Cuando estoy triste, Ara, subo una torre muy alta de la ciudad, que tiene un mirador en la punta. En el horizonte se despliega la mancha urbana, tremenda, y muestra el enigma de los innumerables recovecos que pueden estar ocultándote. La primera vez que tuve esta visión, me pareció insoportable: era abrumador dimensionar el espacio que no puedo agotar en tu búsqueda. Sin embargo, esa sensación se transformó, y al tiempo, comencé a poder presentirte en esta inmensidad, y a tener la certeza de que estás ahí, en algún punto ciego, y que es través de las vastedades –espaciales y temporales– que podemos comunicarnos.
Fue en la contemplación del paisaje inmenso donde experimenté la catarsis del buscador: presentir que quien amas está bien de una manera que se te escapa.
Cuando estoy triste, Ara, ahí permanezco, en silencio, mientras que tu sombra se eleva en los atardeceres del alma.
Un adiós que no se dice a tiempo es un interminable decir adiós…
Yo sé que de a poco tengo que acostumbrarme a tu ausencia.
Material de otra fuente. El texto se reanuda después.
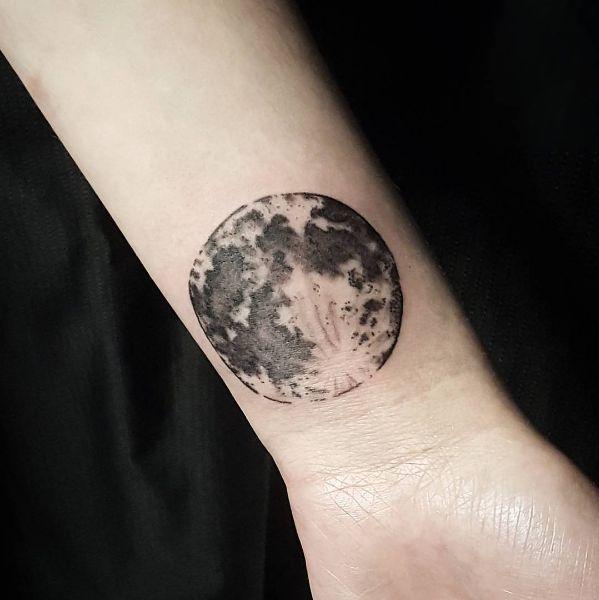 1000 Ideas About Realistic Moon Tattoo On Pinterest Moon Tattoos Realistic Moon Tattoo Moon Tattoo Tattoos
Pero no quiero despedirme todavía, Ara. Tengo claro que necesito continuar mi vida y abrirme a nuevas posibilidades, pero hacerlo me produce una culpa enorme. Vivir sin ti, amar sin ti y sonreír sin ti me sabe a un acto de alta traición.
En alguna de esos ciclos, ¿Te volveré a ver, Ara?
Espero que sí.
Creo que lo atractivo del paraíso cristiano no es el horizonte de nubes esponjosas y la calma seráfica de los bienaventurados, sino la promesa del reencuentro con quienes amamos. Por mi parte, aceptaría incluso ir al infierno y morar en el horror más desesperado si puedo reunirme allí con quienes he querido. Prefiero compartir el dolor de ser un mismo grito con ellas y ellos a vivir una eternidad de goces por actos individuales anodinos, como si lo bueno que he hecho se agotara en mí mismo, cuando en realidad es fruto de un árbol ancestral, un nudo de mi red colectiva y un relámpago de mi libertad que quiere iluminar a quienes están por venir.
Dirán: «¡Pero solo es una perra, solo es un animal!».
«¿Y qué?», les respondo. Nosotros también somos animales, un tipo especial, si se quiere: somos los animales que piensan, que sueñan, que extrañan.